Katz turned the key in the ignition and revved the engine just enough to catch the attention of the Mayor, who was waiting in the valet queue behind Katz with his homely-looking wife. The Mayor waved and Katz returned the gesture before applying that little extra pressure on the accelerator with his shiny Italian brogue, giving evidence of the car's impressive responsiveness – 0 to 60 in 5.2 seconds, or so the brochure had claimed.
He turned on the radio and flicked through the airwaves until he found one of those monotonous but useful 24-hour-a-day news stations. He was actually hoping to hear his own sound bites – victory comments he'd made on the steps of the Superior Court earlier this afternoon after a successful conviction in a high-profile rape case (comments he had since caught on the radio and TV several times), but all he got was a newsflash about the possible abduction of some baby from a house in Back Bay – just blocks from where he now sat in traffic, at the corner of Arlington and Newbury.
An abduction, he thought, the slightest of smiles now creeping across his freshly shaven face. There was nothing better than an abduction to titillate the press and enhance the reputation of the prosecutor involved, in the eyes of the media and the public.
Of course, he was somewhat miffed that the detectives who had obviously been called to the scene had not yet had the courtesy to fill him in on the particulars. In years past, when he was
Assistant
District Attorney, he would have been on to this like a spider on a fly. But now that he was top dog he could afford the luxury of that fraction of distance. He now had the power to hand pick the prosecutions he wanted for himself in any case – something he always did when an advantageous crime walked through his door.
So he resisted the temptation to ‘chase the ambulance’ – to show up uninvited and attend the scene unannounced – partly because any reporters who had caught the call on the police wires could interpret his presence at this early stage as grandstanding, and Katz knew that the best grandstanders grandstood subtly, and partly because experience had taught him that abductions often turned out to be non-events in any case, given they were usually a matter of some disgruntled divorced parent having borrowed the kid for a night. No, Katz would wait until he had been officially informed of the details of the case which, if it ticked all the boxes for his own stringent criteria for personal involvement, he would commandeer and prosecute, taking advantage of a stroke of luck that would guarantee him vote building media coverage leading up to his re-election in the later part of the year.

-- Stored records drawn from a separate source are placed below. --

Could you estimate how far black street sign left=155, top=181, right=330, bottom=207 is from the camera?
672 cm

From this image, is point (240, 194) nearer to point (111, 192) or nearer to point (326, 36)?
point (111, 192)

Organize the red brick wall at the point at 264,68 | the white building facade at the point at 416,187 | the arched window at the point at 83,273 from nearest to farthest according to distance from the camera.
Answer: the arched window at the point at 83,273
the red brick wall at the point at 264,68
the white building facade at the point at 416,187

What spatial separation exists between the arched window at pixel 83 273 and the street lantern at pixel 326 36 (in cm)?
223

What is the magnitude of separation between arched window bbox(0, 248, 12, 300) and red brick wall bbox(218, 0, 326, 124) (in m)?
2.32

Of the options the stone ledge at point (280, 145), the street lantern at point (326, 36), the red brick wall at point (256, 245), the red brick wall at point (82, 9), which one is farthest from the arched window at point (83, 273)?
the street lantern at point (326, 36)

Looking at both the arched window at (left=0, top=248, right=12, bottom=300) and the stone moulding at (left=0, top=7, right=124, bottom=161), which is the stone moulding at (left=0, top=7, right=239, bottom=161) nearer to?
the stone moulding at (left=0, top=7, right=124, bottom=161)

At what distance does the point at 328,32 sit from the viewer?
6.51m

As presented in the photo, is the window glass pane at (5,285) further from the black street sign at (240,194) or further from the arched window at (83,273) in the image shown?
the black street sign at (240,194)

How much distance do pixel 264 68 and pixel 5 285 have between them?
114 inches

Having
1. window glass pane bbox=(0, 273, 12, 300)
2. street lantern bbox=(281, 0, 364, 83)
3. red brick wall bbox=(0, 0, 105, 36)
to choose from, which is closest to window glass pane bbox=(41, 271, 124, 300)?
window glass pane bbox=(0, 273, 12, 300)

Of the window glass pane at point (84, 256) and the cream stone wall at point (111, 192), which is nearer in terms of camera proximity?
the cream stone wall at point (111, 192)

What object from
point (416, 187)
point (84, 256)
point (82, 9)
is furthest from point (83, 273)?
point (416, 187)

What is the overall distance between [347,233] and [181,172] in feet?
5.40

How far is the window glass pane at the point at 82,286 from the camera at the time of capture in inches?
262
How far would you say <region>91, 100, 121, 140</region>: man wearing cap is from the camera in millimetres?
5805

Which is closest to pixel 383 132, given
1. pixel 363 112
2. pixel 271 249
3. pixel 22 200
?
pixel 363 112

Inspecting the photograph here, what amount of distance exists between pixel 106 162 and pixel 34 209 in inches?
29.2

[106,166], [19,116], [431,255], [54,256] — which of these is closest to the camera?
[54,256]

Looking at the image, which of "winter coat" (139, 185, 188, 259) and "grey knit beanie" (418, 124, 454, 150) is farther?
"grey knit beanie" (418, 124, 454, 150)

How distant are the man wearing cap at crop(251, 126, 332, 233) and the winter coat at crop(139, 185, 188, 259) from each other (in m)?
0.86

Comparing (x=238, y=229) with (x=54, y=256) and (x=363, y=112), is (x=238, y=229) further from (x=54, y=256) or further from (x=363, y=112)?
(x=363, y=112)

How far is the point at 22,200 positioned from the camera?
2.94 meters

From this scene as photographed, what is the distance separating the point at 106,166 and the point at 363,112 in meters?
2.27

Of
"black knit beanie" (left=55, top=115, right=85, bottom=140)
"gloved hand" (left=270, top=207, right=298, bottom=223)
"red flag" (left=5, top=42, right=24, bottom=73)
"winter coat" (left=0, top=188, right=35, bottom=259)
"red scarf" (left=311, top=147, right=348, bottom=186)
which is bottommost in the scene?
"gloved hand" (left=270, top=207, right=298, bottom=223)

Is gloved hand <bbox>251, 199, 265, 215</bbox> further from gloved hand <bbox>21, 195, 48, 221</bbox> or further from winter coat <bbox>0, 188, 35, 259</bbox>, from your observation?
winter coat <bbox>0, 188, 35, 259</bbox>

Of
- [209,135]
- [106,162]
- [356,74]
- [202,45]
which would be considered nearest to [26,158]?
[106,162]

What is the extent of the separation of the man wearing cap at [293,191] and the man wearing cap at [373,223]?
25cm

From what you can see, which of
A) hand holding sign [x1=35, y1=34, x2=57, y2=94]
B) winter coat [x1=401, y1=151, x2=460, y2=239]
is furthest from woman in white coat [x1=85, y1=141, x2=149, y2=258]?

I hope the kid is young – and cute: the next logical thought entered his consciousness as he buzzed open the heavy alloy gates which secured the upmarket apartment building both for himself and for his new Audi S5. If there was one thing DA Katz had learnt in his years as the county's most aggressive prosecutor, it was that appearances were everything, and kids equalled sympathy, and sympathy equalled victory, and victory equalled power in his current position and beyond.